Recensione con dolore fantasma
Conferenza su "I discorsi sulla musica dopo il 1970" presso l'Università delle Arti di Berna.
La gamma di contenuti è stata ampia, grazie alla varietà di argomenti e all'orientamento internazionale. Sebbene la conferenza (23-25 marzo), ideata da Thomas Gartmann, capo del dipartimento di ricerca dell'Università delle Arti di Berna (HKB), fosse incentrata sulla Svizzera e sul Tonkünstlerverein (STV), vi sono stati anche numerosi contributi sugli sviluppi nei Paesi dell'Europa occidentale e orientale, in Sudafrica e negli Stati Uniti. Sono state discusse anche questioni di genere. Il risultato è stato una conferenza ricca di prospettive, con una quantità di informazioni e punti di vista che hanno stimolato una riflessione produttiva.

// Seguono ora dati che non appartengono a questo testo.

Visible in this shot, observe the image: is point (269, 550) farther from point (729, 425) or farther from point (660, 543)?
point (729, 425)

I punti chiave sono stati scanditi da due presentazioni all'inizio e alla fine. Jörn Peter Hiekel ha iniziato con uno sguardo critico sull'unilateralità e sulle dicotomie del discorso delle avanguardie sul progresso a partire dagli anni Cinquanta, dedicando un capitolo speciale ad Adorno e alla sua influenza duratura. Tuttavia, non cade nella trappola del solito quadro in bianco e nero dell'epoca - qui i progressisti, là i reazionari - ma si esprime a favore di un modo di pensare imparziale ma storicamente informato.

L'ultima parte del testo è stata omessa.